(Work order)
The result should be every line that contains the word "scientific", taken from the material.
##########
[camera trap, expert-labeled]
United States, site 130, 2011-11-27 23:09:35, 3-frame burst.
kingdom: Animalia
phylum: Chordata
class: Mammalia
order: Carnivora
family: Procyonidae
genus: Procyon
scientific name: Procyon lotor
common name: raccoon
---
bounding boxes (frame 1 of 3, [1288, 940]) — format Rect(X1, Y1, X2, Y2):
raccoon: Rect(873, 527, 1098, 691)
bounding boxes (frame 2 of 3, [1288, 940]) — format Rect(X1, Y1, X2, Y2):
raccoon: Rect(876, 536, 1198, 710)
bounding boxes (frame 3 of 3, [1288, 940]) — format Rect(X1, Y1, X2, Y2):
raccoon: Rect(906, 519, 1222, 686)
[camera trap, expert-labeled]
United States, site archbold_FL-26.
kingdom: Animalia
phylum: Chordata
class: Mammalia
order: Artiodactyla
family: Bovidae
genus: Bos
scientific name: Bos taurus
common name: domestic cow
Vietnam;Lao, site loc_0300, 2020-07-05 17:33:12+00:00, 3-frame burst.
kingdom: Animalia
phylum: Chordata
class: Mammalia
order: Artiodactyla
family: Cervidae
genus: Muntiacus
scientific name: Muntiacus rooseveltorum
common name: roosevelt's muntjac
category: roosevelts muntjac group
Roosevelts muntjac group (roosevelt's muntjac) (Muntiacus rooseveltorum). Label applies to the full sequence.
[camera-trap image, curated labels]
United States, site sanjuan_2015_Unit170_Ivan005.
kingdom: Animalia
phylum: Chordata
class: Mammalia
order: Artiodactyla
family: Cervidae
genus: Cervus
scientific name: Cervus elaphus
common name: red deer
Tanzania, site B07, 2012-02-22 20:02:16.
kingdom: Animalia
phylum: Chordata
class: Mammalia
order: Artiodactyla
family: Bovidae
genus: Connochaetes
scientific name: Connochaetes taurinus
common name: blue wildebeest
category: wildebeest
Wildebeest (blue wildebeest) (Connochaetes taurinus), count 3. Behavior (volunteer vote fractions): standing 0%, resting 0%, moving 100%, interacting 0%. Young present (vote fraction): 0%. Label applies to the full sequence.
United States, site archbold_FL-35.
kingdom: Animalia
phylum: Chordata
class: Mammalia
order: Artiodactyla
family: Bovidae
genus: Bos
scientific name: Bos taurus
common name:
##########
(Expected answer)
scientific name: Procyon lotor
scientific name: Bos taurus
scientific name: Muntiacus rooseveltorum
scientific name: Cervus elaphus
scientific name: Connochaetes taurinus
scientific name: Bos taurus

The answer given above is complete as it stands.